Albânia cria microestado soberano para sede da ordem muçulmana sufi
Edi Rama, primeiro-ministro albanês afirma que pretende promover o Islão tolerante, através da criação do Estado-lei. Assim, em Tirana, a capital, será criado um enclave semelhante à Cidade-Estado do Vaticano. Porém, ali a Cidade-Estado será muçulmana.
Efetivamente, o New York Times noticiou, a 21 de setembro, que o primeiro-ministro da Albânia, Edi Rama, vai anunciar planos para um microestado soberano na sua capital, que seguirá as práticas da Ordem Bektashi – uma ordem sufi xiita fundada no século XIII, na Turquia.
Se tudo correr como planeado, o “Estado Soberano da Ordem Bektashi” tornar-se-á o estado mais pequeno do Mundo, com menos de um quarto do tamanho da Cidade-Estado do Vaticano. O pedaço de terra de 10 hectares terá a sua própria administração, passaportes e fronteiras. A administração autorizará o consumo de álcool, permitirá que as mulheres vistam o que quiserem e não imporá regras de estilo de vida, refletindo as práticas tolerantes da Ordem de Bektashi.
Segundo Edi Rama, o objetivo do novo estado é promover a versão tolerante do Islão de que a Albânia se orgulha. “Devemos cuidar deste tesouro, que é a tolerância religiosa e que nunca devemos tomar como garantido”, disse ao The New York Times.
A História dos Bektashis remonta ao Império Otomano do século XIII, mas, há quase um século, a sede da Ordem mudou-se para Tirana, depois de ter sido banida da Turquia por Mustafa Kemal Ataturk, o pai fundador da República Turca.
A Ordem de Bektashi tem longa tradição mística na Albânia. Foi adotada pelos janízaros, os soldados de elite do Império Otomano, recrutados, em grande parte, nas regiões cristãs dos Balcãs. A fé sufi não obriga os devotos a observar os princípios básicos do Islão tradicional.
Porém, a tolerância não se traduziu em proteção contra a perseguição. Durante centenas de anos, os fiéis viram-se sob pressão – quer os seus senhores fossem cristãos quer fossem muçulmanos ou ateus – o que os levou a países vizinhos, como o Kosovo e a Macedónia, desde a conquista dos Balcãs pelo Império Otomano nos séculos XIV e XV.
Os Bektashis são dedicados a homens sábios, conhecidos como dervixes. Um dervixe é um praticante aderente ao islamismo sufista, que segue o caminho ascético da “Tariqah” (ordem religiosa sufi), conhecidos pela sua extrema pobreza e austeridade. Neste aspeto, os dervixes são similares às ordens mendicantes dos monges cristãos e dos sadhus hindus, budistas e jainistas.
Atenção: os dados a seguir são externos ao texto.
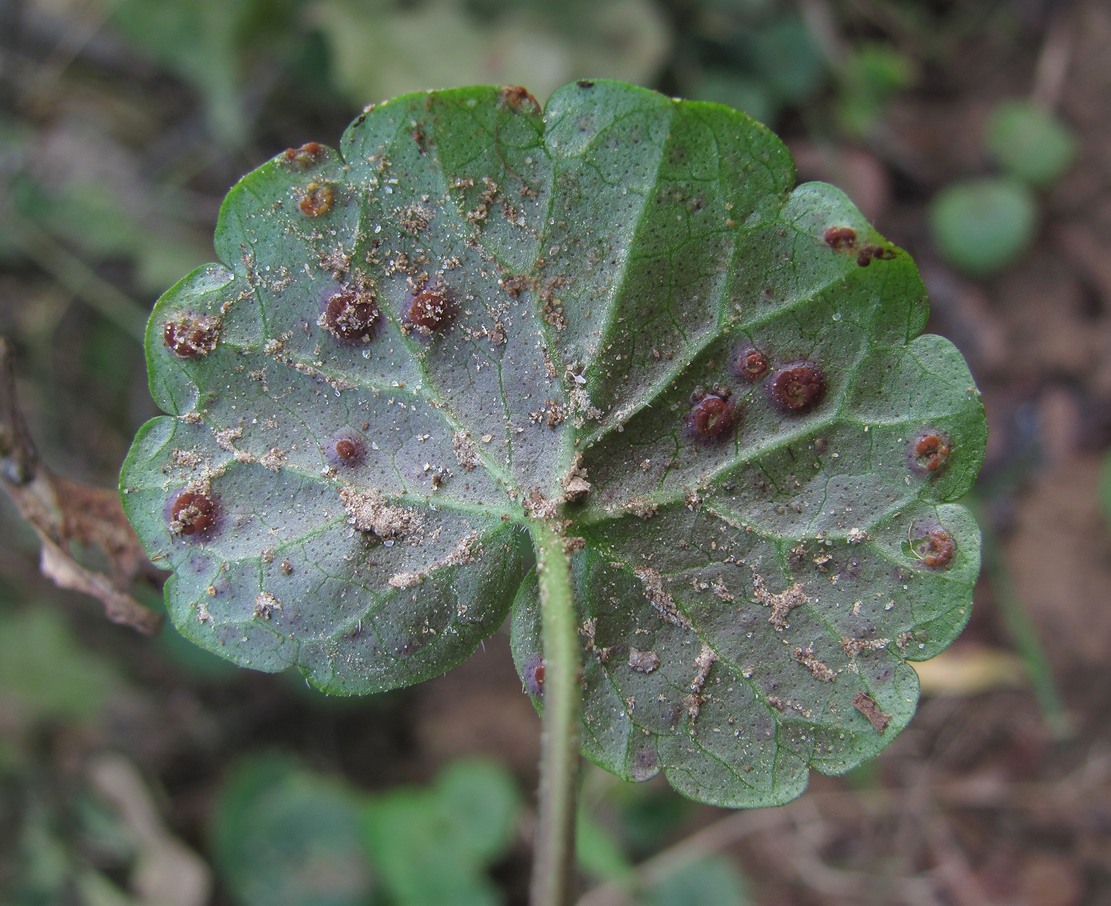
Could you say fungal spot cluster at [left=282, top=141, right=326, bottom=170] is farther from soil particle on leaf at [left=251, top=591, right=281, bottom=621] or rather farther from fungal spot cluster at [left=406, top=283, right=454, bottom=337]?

O dervixe Baba Mondi, o atual líder espiritual da ordem, conhecido dos seguidores pelo seu título oficial, Sua Santidade Haji Dede Baba, deverá ser o líder do “Estado Soberano da Ordem Bektashi”. Diz que as decisões serão tomadas com “amor e bondade”. Numa entrevista à Euronews, em 2018, afirmou: “Ser um Bektashi significa ser humano. Construímos a nossa comunidade com base nos princípios da paz, do amor e do respeito mútuo.”
Uma equipa de peritos está a trabalhar na legislação que define o estatuto de soberania do novo estado dentro da Albânia. O Partido Socialista de Rama, no poder, também terá de a aprovar.
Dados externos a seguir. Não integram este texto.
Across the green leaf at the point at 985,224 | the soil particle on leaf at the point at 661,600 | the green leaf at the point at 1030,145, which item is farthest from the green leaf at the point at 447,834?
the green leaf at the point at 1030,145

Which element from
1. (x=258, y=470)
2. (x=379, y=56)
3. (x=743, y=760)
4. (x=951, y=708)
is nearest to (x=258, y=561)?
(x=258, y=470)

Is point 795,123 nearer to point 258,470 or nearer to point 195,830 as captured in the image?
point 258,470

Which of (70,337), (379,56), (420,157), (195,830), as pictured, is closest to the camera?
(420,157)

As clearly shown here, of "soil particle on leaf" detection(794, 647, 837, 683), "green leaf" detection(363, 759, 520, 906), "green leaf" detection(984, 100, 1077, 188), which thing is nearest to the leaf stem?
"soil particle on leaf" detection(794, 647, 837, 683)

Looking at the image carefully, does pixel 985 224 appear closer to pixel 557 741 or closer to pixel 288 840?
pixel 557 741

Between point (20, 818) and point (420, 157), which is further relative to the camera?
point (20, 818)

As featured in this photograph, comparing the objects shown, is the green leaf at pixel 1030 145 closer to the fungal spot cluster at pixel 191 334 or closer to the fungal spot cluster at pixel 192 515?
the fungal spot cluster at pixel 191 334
Baba Mondi manifestou a esperança de que os Estados Unidos da América (EUA) e outras potências ocidentais reconheçam a soberania do seu estado. “Merecemos um Estado”, disse ao The New York Times. “Somos os únicos no Mundo que dizem a verdade sobre o Islão” e “não o misturam com a política.”
Segue-se um excursus de conceitos conexos com este ramo tolerante do Islão.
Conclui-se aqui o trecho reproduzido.